┌──
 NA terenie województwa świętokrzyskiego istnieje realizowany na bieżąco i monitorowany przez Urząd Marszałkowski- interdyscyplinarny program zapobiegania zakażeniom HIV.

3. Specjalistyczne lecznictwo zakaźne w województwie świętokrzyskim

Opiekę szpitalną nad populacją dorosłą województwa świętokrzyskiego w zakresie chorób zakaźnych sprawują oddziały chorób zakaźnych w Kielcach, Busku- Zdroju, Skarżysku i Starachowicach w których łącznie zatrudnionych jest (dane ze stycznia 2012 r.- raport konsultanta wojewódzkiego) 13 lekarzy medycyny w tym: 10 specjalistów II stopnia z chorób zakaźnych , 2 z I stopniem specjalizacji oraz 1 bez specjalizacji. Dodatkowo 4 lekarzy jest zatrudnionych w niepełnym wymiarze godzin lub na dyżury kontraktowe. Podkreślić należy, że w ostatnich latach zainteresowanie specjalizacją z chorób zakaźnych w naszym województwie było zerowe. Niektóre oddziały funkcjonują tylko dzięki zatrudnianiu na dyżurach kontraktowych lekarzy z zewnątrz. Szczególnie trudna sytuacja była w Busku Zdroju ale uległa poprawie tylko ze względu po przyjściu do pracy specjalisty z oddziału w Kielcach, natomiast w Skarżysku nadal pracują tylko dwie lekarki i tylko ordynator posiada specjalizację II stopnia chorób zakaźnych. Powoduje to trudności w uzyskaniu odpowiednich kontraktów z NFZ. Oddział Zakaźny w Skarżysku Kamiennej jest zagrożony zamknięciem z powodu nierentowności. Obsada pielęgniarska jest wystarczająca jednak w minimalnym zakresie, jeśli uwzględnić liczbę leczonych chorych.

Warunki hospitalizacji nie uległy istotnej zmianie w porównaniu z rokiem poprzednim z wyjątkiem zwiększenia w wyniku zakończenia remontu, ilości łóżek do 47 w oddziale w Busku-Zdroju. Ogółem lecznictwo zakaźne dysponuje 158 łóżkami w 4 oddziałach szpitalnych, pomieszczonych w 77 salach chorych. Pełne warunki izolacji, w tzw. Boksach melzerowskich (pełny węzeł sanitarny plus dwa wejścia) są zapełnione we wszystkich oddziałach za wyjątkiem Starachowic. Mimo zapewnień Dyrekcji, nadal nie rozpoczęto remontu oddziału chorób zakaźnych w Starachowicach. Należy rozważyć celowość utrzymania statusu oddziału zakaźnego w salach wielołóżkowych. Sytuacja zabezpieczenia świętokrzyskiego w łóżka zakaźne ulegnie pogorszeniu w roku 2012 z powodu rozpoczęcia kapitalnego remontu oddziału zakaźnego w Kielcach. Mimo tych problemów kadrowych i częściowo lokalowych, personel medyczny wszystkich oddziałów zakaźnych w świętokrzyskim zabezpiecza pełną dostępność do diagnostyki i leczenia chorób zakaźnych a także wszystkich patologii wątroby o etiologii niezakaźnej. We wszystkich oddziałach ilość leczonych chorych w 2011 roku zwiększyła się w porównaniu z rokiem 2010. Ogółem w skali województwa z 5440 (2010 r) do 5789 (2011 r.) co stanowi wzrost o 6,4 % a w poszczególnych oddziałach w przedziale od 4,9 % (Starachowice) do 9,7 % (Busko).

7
└──
Assigned task:
The records are to be retyped exactly. No line may be skipped.

Exercise output:
 NA terenie województwa świętokrzyskiego istnieje realizowany na bieżąco i monitorowany przez Urząd Marszałkowski- interdyscyplinarny program zapobiegania zakażeniom HIV.

3. Specjalistyczne lecznictwo zakaźne w województwie świętokrzyskim

Opiekę szpitalną nad populacją dorosłą województwa świętokrzyskiego w zakresie chorób zakaźnych sprawują oddziały chorób zakaźnych w Kielcach, Busku- Zdroju, Skarżysku i Starachowicach w których łącznie zatrudnionych jest (dane ze stycznia 2012 r.- raport konsultanta wojewódzkiego) 13 lekarzy medycyny w tym: 10 specjalistów II stopnia z chorób zakaźnych , 2 z I stopniem specjalizacji oraz 1 bez specjalizacji. Dodatkowo 4 lekarzy jest zatrudnionych w niepełnym wymiarze godzin lub na dyżury kontraktowe. Podkreślić należy, że w ostatnich latach zainteresowanie specjalizacją z chorób zakaźnych w naszym województwie było zerowe. Niektóre oddziały funkcjonują tylko dzięki zatrudnianiu na dyżurach kontraktowych lekarzy z zewnątrz. Szczególnie trudna sytuacja była w Busku Zdroju ale uległa poprawie tylko ze względu po przyjściu do pracy specjalisty z oddziału w Kielcach, natomiast w Skarżysku nadal pracują tylko dwie lekarki i tylko ordynator posiada specjalizację II stopnia chorób zakaźnych. Powoduje to trudności w uzyskaniu odpowiednich kontraktów z NFZ. Oddział Zakaźny w Skarżysku Kamiennej jest zagrożony zamknięciem z powodu nierentowności. Obsada pielęgniarska jest wystarczająca jednak w minimalnym zakresie, jeśli uwzględnić liczbę leczonych chorych.

Warunki hospitalizacji nie uległy istotnej zmianie w porównaniu z rokiem poprzednim z wyjątkiem zwiększenia w wyniku zakończenia remontu, ilości łóżek do 47 w oddziale w Busku-Zdroju. Ogółem lecznictwo zakaźne dysponuje 158 łóżkami w 4 oddziałach szpitalnych, pomieszczonych w 77 salach chorych. Pełne warunki izolacji, w tzw. Boksach melzerowskich (pełny węzeł sanitarny plus dwa wejścia) są zapełnione we wszystkich oddziałach za wyjątkiem Starachowic. Mimo zapewnień Dyrekcji, nadal nie rozpoczęto remontu oddziału chorób zakaźnych w Starachowicach. Należy rozważyć celowość utrzymania statusu oddziału zakaźnego w salach wielołóżkowych. Sytuacja zabezpieczenia świętokrzyskiego w łóżka zakaźne ulegnie pogorszeniu w roku 2012 z powodu rozpoczęcia kapitalnego remontu oddziału zakaźnego w Kielcach. Mimo tych problemów kadrowych i częściowo lokalowych, personel medyczny wszystkich oddziałów zakaźnych w świętokrzyskim zabezpiecza pełną dostępność do diagnostyki i leczenia chorób zakaźnych a także wszystkich patologii wątroby o etiologii niezakaźnej. We wszystkich oddziałach ilość leczonych chorych w 2011 roku zwiększyła się w porównaniu z rokiem 2010. Ogółem w skali województwa z 5440 (2010 r) do 5789 (2011 r.) co stanowi wzrost o 6,4 % a w poszczególnych oddziałach w przedziale od 4,9 % (Starachowice) do 9,7 % (Busko).

7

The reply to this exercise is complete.